To evaluate functional connectivity (FC) of the ventrolateral thalamus, a common target for drug-resistant essential tremor (ET), resting-state data were analyzed before and 1 year after stereotactic radiosurgical thalamotomy and compared against healthy controls (HCs).

Methods

In total, 17 consecutive patients with ET and 10 HCs were enrolled. Tremor network was investigated using the ventrolateral ventral (VLV) thalamic nucleus as the region of interest, extracted with automated segmentation from pretherapeutic diffusion magnetic resonance imaging. Temporal correlations of VLV at whole brain level were evaluated by comparing drug-naïve patients with ET with HCs, and longitudinally, 1 year after stereotactic radiosurgical thalamotomy. 1 year thalamotomy MR signature was always located inside VLV and did not correlate with any of FC measures (P > 0.05). This suggested presence of longitudinal changes in VLV FC independently of the MR signature volume.

Results

Pretherapeutic ET displayed altered VLV FC with left primary sensory-motor cortex, pedunculopontine nucleus, dorsal anterior cingulate, left visual association, and left superior parietal areas. Pretherapeutic negative FC with primary somatosensory cortex and pedunculopontine nucleus correlated with poorer baseline tremor scores (Spearman = 0.04 and 0.01). Longitudinal study displayed changes within right dorsal attention (frontal eye-fields and posterior parietal) and salience (anterior insula) networks, as well as areas involved in hand movement planning or language production.

Conclusions

Our results demonstrated that patients with ET and HCs differ in their left VLV FC to primary somatosensory and supplementary motor, visual association, or brainstem areas (pedunculopontine nucleus). Longitudinal changes display reorganization of dorsal attention and salience networks after thalamotomy.
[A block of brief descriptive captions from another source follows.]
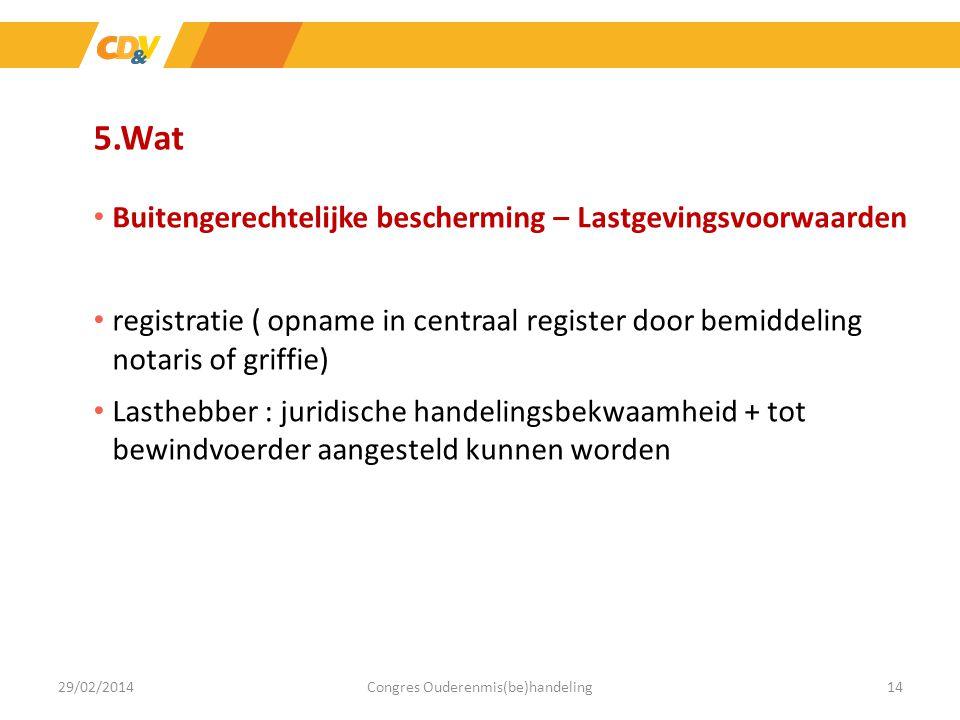 5.Wat Buitengerechtelijke bescherming – Lastgevingsvoorwaarden registratie ( opname in centraal register door bemiddeling notaris of griffie) Lasthebb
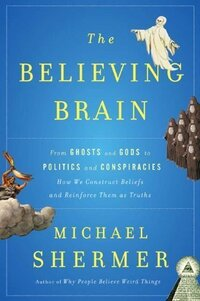 The Believing Brain by Michael Shermer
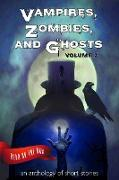 Cover-Bild zu Gienapp, Laurie Axinn: Vampires, Zombies and Ghosts, Volume 2 (eBook)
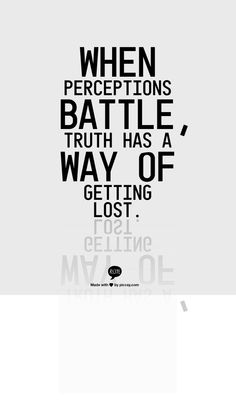 When perceptions battle, truth has a way of getting lost.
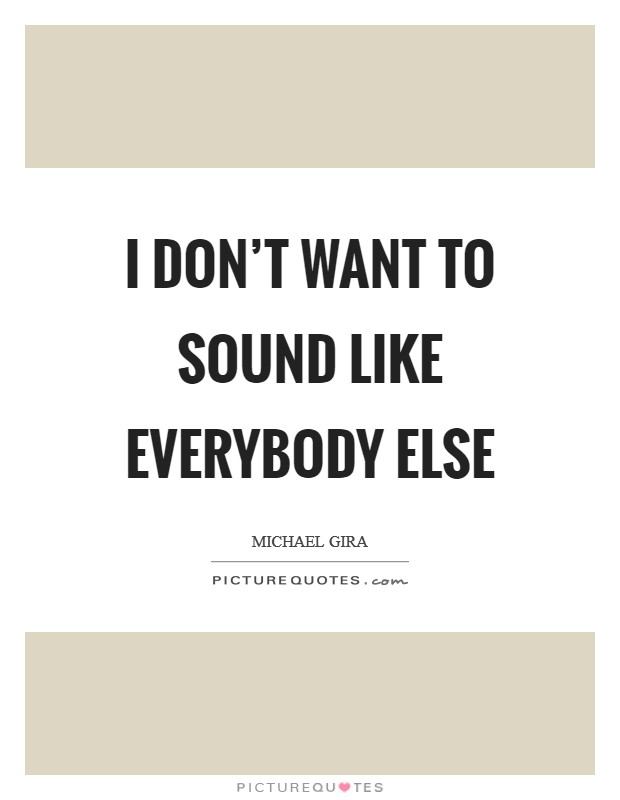 I don't want to sound like everybody else Picture Quote #1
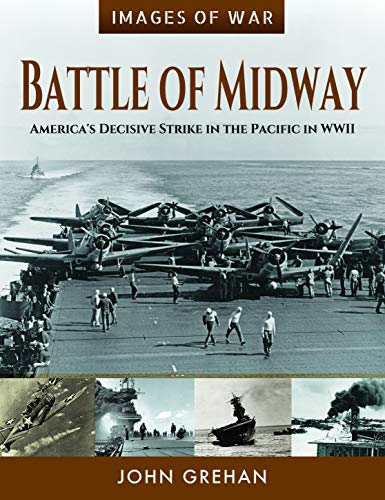 (Battle of Midway: America's Decisive Strike in the Pacific in WWII (Images of War))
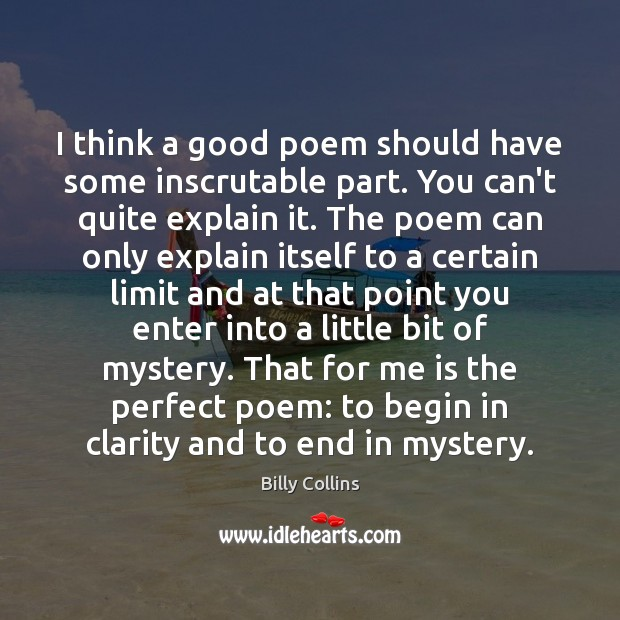 I think a good poem should have some inscrutable part. You can't Image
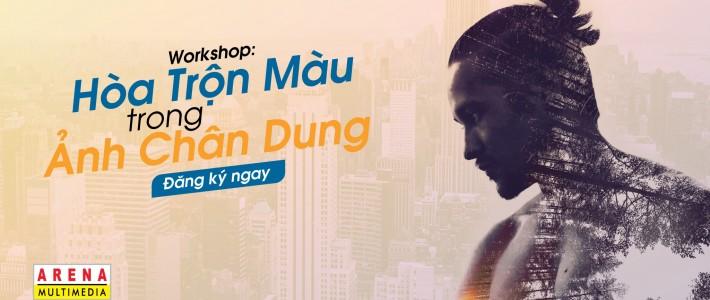 """[HCM] Mời tham dự Workshop """"Hoà Trộn Màu Trong Ảnh Chân Dung"""" tại FPT Arena Multimedia"""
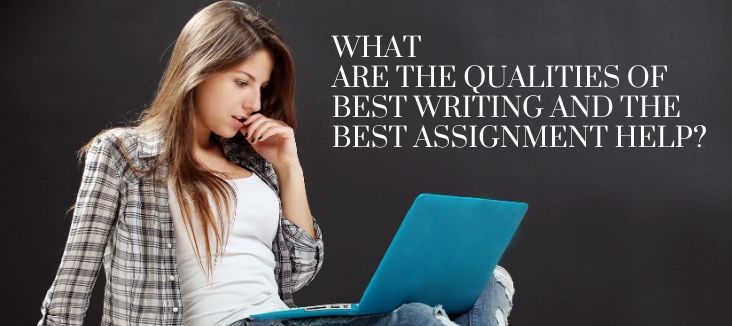 What Are the Qualities of Best Writing and the Best Assignment Help?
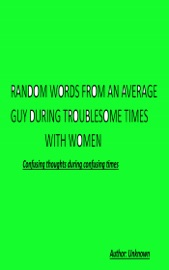 Random Words From An Average Guy During Troublesome Times With Women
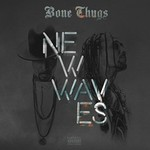 Bone Thugs-n-Harmony, New Waves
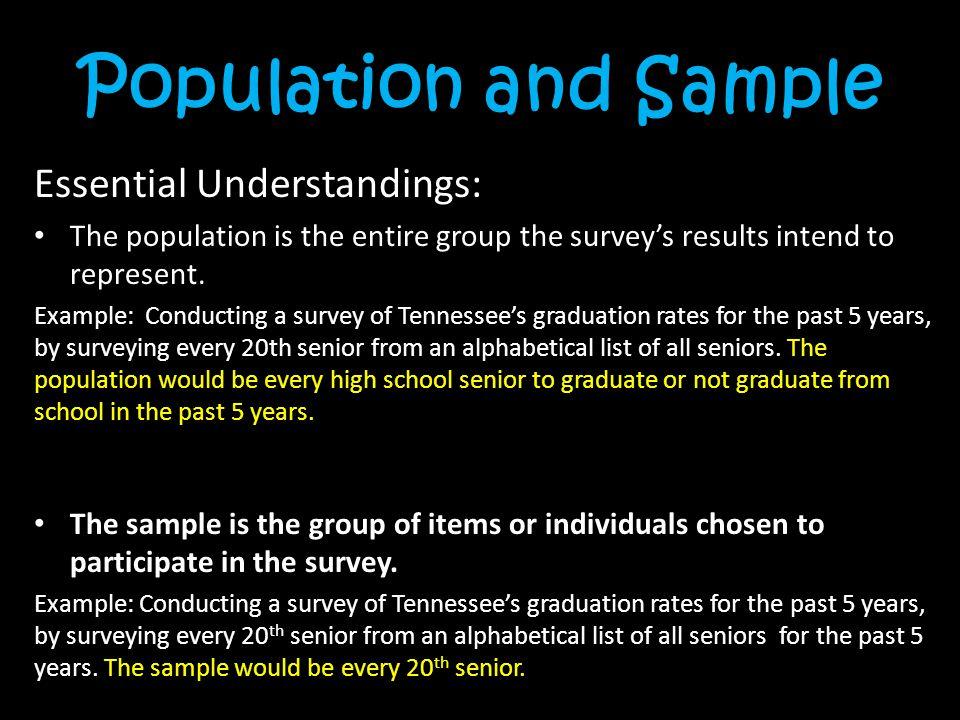 Population and Sample Essential Understandings:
Beside attentional gateway, they are also known for their major role in facilitating a rapid access to the motor system.

Introduction

Essential tremor (ET) is the most prevalent movement disorder in the adult population.1, 2, 3 Initially regarded as an individual illness, it is nowadays suggested as a family of diseases.4 The pathophysiology is still poorly understood.3, 5

One hypothesis for tremor generation suggests a central role of the inferior olivary nucleus (ION).6 In addition, recent findings using resting-state functional magnetic resonance imaging (fMRI) showed that pretherapeutic interconnectivity strength between the ION and bilateral motor cortex is predictive for tremor arrest after thalamotomy.7 This hypothesis is based on the fact that ION would produce an abnormal rhythmic output, affecting synchronization of Purkinje cell firing,8 propagated through the cerebellothalamic tract,9, 10 tuning motor activity.11 Independently of the tremor origin (ION vs. cerebellum), the abnormal rhythmic output travels from dentate cerebellar nucleus to the contralateral M1 area, passing through the ventrointermediate nucleus (Vim) (e.g., “tremor ax”).12 In fact, the Vim has been successfully targeted in tremor since the pioneering thermocoagulation performed by Hassler,13 further continuing with the stereotactic radiofrequency thalamotomy14 and more recently deep-brain stimulation (DBS),15, 16 the standard of care.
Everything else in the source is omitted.